'''
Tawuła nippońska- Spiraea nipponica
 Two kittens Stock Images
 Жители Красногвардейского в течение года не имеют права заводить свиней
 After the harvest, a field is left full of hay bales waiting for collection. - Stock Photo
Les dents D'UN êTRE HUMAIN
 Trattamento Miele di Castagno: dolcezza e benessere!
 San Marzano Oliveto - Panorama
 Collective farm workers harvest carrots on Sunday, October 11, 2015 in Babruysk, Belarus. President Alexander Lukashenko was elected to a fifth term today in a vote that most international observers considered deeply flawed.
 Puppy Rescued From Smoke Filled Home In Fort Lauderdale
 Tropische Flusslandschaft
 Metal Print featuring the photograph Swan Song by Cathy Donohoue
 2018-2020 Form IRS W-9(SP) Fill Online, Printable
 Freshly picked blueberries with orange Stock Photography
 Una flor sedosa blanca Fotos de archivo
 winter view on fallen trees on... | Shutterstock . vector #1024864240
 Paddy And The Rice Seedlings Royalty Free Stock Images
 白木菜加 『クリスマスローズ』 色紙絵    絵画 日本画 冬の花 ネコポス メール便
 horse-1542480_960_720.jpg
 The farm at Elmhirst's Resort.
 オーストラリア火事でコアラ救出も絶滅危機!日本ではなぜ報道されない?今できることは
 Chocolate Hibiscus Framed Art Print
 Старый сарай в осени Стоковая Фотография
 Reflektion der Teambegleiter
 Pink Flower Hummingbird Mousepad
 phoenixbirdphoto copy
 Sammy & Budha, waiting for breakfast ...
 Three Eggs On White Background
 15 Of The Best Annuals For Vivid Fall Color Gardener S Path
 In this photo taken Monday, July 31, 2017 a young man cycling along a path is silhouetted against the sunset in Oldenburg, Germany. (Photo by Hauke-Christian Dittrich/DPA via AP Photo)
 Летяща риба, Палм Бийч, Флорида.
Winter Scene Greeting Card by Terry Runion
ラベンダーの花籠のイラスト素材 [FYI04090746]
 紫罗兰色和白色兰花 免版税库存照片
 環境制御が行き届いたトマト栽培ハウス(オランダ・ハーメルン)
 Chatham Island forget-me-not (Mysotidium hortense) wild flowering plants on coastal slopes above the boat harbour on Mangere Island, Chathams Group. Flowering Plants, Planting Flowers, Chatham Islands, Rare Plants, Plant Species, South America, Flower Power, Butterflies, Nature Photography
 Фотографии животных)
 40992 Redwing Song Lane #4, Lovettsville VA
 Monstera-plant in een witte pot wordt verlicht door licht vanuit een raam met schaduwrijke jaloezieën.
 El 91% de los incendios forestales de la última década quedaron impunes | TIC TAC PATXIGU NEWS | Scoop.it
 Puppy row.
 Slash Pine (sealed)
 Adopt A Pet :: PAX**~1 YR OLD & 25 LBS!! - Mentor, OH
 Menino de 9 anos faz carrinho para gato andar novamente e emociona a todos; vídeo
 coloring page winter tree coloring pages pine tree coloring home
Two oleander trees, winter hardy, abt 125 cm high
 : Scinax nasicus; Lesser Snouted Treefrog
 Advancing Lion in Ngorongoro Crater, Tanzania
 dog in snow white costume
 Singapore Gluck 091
'''
__TASK PROMPT__: Search the entries for "Puppy" and copy each matching line.

__RESULT__:
 Puppy Rescued From Smoke Filled Home In Fort Lauderdale
 Puppy row.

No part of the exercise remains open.